If you "build" it, they won't ho-hum

To create a "build" effect, click Custom Animation button to the left of the Transitions menu. This will open a window on the right side of your screen that you'll use to manipulate your custom animation. Keep in mind that animated text and graphics must be self-contained; each element you wish to animate must be independent, such as a text box or shape. Select the item to be animated, then click the Add Effect button located in the top left corner of the custom animation window. From the drop-down menu, choose the Entrance, Exit, Emphasis or Motion Path the item should follow. Once you select a path, you'll see your item appear in the window. Select your item, then click the arrow to the right to open a drop down menu, which will allow you to select whether the item should be animated by mouse click or in combination with (or after) the animation of another element on the slide. The Custom Animation menu's Play button will let you preview your efforts. Custom animations provide endless possibilities; experiment with the various controls, and be sure to explore the More Effects and More Motion Paths options under the Add Effect menu - it's where the real "gee-whiz" options are found.

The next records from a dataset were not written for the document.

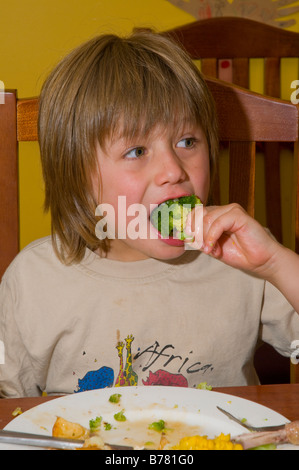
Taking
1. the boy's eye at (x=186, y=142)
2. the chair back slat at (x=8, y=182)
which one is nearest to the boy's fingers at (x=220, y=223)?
the boy's eye at (x=186, y=142)

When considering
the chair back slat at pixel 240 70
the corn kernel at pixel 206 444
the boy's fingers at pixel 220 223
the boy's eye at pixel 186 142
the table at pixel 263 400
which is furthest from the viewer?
the chair back slat at pixel 240 70

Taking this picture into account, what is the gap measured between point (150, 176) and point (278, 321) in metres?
0.38

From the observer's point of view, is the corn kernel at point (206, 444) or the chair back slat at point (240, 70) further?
the chair back slat at point (240, 70)

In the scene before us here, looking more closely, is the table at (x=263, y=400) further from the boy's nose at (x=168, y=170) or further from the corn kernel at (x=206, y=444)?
the boy's nose at (x=168, y=170)

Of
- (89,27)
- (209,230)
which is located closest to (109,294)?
(209,230)

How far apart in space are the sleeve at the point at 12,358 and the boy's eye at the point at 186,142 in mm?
420

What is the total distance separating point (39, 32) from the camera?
2.43 metres

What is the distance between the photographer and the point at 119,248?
1.20 m

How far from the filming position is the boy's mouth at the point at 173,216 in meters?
0.99

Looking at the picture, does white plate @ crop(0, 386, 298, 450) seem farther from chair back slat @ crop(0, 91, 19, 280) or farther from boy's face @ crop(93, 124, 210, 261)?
chair back slat @ crop(0, 91, 19, 280)

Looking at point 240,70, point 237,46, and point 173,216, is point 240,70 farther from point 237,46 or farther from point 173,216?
point 173,216

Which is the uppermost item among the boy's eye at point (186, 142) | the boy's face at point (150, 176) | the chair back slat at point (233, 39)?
the chair back slat at point (233, 39)

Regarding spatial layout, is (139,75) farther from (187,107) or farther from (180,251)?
(180,251)

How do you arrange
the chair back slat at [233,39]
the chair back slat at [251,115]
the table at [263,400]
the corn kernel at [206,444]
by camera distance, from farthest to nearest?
the chair back slat at [233,39] → the chair back slat at [251,115] → the table at [263,400] → the corn kernel at [206,444]
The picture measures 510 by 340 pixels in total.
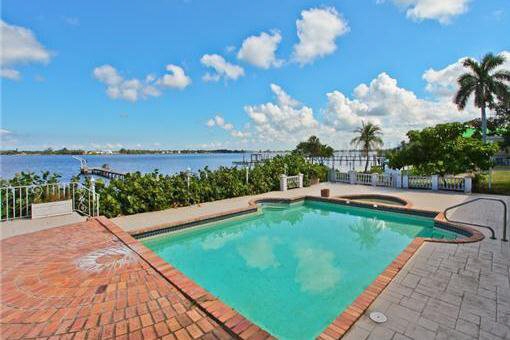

Keep things moving - and keep it simple

Transitions and animations are two simple-yet-effective ways to breathe new life into your PowerPoint presentations. As you explore the possibilities and refine your skills, you will likely find that you improve the pace of your presentations as well as the content. Being more selective about what information and graphics you include can help simplify your overall messaging, and adding meaningful emphasis throughout your presentations will help audiences emerge with clearer takeaways.